Von: bba
Bozen – Die immer wieder vertagte Neufassung des Landessozialplans soll nun angegangen werden. Das AFI nimmt gerne die Einladung von Soziallandesrätin Waltraud Deeg an, auf breiter Front mitzuarbeiten. Was aus der Sicht des AFI im neuen Landessozialplan unbedingt enthalten sein sollte.
Das AFI | Arbeitsförderungsinstitut freut sich über die Ankündigung von Soziallandesrätin Waltraud Deeg, ab Herbst die Neuauflage des Landessozialplans angehen zu wollen. Der heute noch gültige Plan aus dem Jahr 2009 müsse dringend den veränderten gesellschaftlichen Gegebenheiten und Ansprüchen angepasst werden, so die Landesrätin sinngemäß. In der Tat ist das strategische Planungsinstrument der
Südtiroler Sozialpolitik in die Jahre gekommen.
AFI-Agenda „Welfare 2030“
Das AFI befasst sich seit Langem eingehend mit dem Südtiroler Sozialsystem. Im Oktober 2018 hat das Institut mit der „Agenda Welfare 2030” ein Strategiepapier für Südtirol herausgebracht. Diese mit den heimischen Gewerkschaften und Sozialverbänden partizipativ erarbeitete Agenda enthält eine Reihe von Vorschlägen für den Südtiroler Wohlfahrtsstaat der Zukunft.
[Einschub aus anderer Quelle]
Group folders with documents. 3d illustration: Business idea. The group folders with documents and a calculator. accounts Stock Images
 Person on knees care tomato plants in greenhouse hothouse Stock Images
Hier die Kernelemente, die auf jeden Fall in den neuen Landessozialplan hineingehören.
Zehn Elemente für den neuen Landessozialplan
1. Mehr soziale Innovation: Das Prinzip Innovation sollte nicht nur für Technik und Wirtschaft, sondern auch für das Soziale gelten: Neue Ideen und neue Dienste verbessern den Wohlfahrtsstaat und lassen ihn gesund wachsen.
2. Mehr Dialog der sozialen Akteure: Es muss eine Plattform beziehungsweise ein Netzwerk geschaffen werden, das alle Akteure des Sozialbereiches ver- und einbindet, ihre Zuständigkeiten aufwertet, die Zusammenarbeit anregt und das System-Monitoring verbessert.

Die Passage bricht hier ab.